## PAGE TEXT:
[Start of Attachment]

Jan Andries Blokker Sr. (27 May 1927 – 6 July 2010) was a Dutch journalist, columnist, publicist, writer, and amateur historian. In The Netherlands, Blokker was best known for his columns in De Volkskrant, which he wrote between 1968 and 2006.

Biography
Blokker, born in the Admiralenbuurt in Amsterdam, grew up in a social liberal family. His father was office clerk. At the age of seven, he and his father weekly visited the Cineac theatre for the Polygoon newsreel.

Blokker went to the HBS on the Keizersgracht. In 1944, after getting his gymnasium-alpha diploma, he went on to study Neerlandistiek and history. He never completed them.

In 1950, Blokker made his debut as a novelist with the novelle Séjour, for which he won the Reina Prinsen Geerligs Award. Two more novels followed, Bij dag en ontij (1952) and Parijs, dode stad (1954). In 1952, Blokker became student reporter for the Dutch newspaper Het Parool. After a while, Simon Carmiggelt asked him to write film reviews. In 1954 he became film critic at Algemeen Handelsblad. At the art section of the news paper, he met important Dutch writers like Henk Hofland and Harry Mulisch.

Blokker was also a screenwriter, who wrote the scripts for films like Fanfare by Bert Haanstra (1958) and Makkers Staakt uw Wild Geraas by Fons Rademakers (1960) and Monsieur Hawarden (1969). He was also one of the people behind the satirical VARA TV-program Zo is het toevallig ook nog eens een keer (1963–1964). At another broadcasting organisation, VPRO, he became editor in chief. He was partly responsible for the revolutionary course that organisation took. He also provided VPRO's documentaries with commentary.

[End of Attachment]

## RAW DATA:
[Start of Attachment]

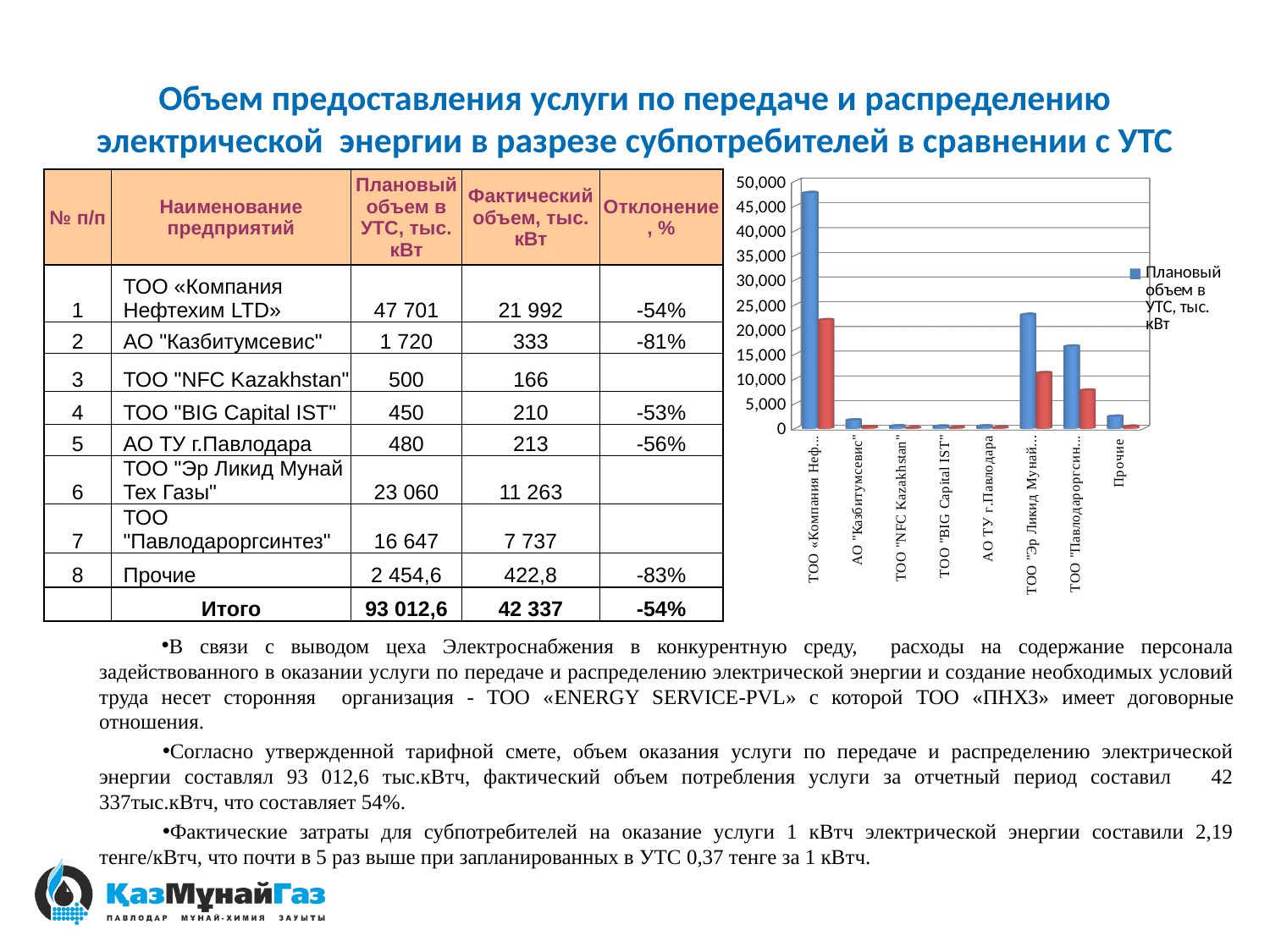
Is the actual volume (red bar) for ТОО "Павлодароргсинтез" greater or less than 10,000? less Which category has the highest planned volume (blue bar) in the chart? ТОО «Компания Нефтехим LTD» What is the actual volume (тыс. кВт) for Прочие? 422,8 What kind of chart is shown on the slide? bar chart Which series does the blue bar represent according to the chart legend? Плановый объем в УТС, тыс. кВт How many enterprise categories are plotted along the x axis of the chart? 8 What is the difference between the planned and actual volume for ТОО «Компания Нефтехим LTD»? 25 709 Is the planned volume (blue bar) for ТОО "Эр Ликид Мунай Тех Газы" greater or less than 20,000? greater Is the planned volume (blue bar) for Прочие greater or less than 5,000? less What is the planned volume in УТС (тыс. кВт) for АО "Казбитумсевис"? 1 720 For ТОО «Компания Нефтехим LTD», which is larger: the planned volume or the actual volume? planned volume Which has the larger planned volume: ТОО "Эр Ликид Мунай Тех Газы" or ТОО "Павлодароргсинтез"? ТОО "Эр Ликид Мунай Тех Газы"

[End of Attachment]

## EXERCISE AIM:
Continue the text on Jan Blokker from the point where it stops. The listing is separate material from the text on Jan Blokker.

## EXERCISE ANSWER:
From 1968 on, he worked for De Volkskrant as a columnist. In the 1960s and 1970s, he was seen as the voice of the intellectual left, specialized in satirical pieces about politics, current affairs and whatever was fashionable with the left-wing readers of the newspaper. Between 1978 and 1983, he was adjunct editor in chief at the newspaper. He wrote the column until 2006, when a conflict forced him to leave the newspaper. He continued his column for nrc.next.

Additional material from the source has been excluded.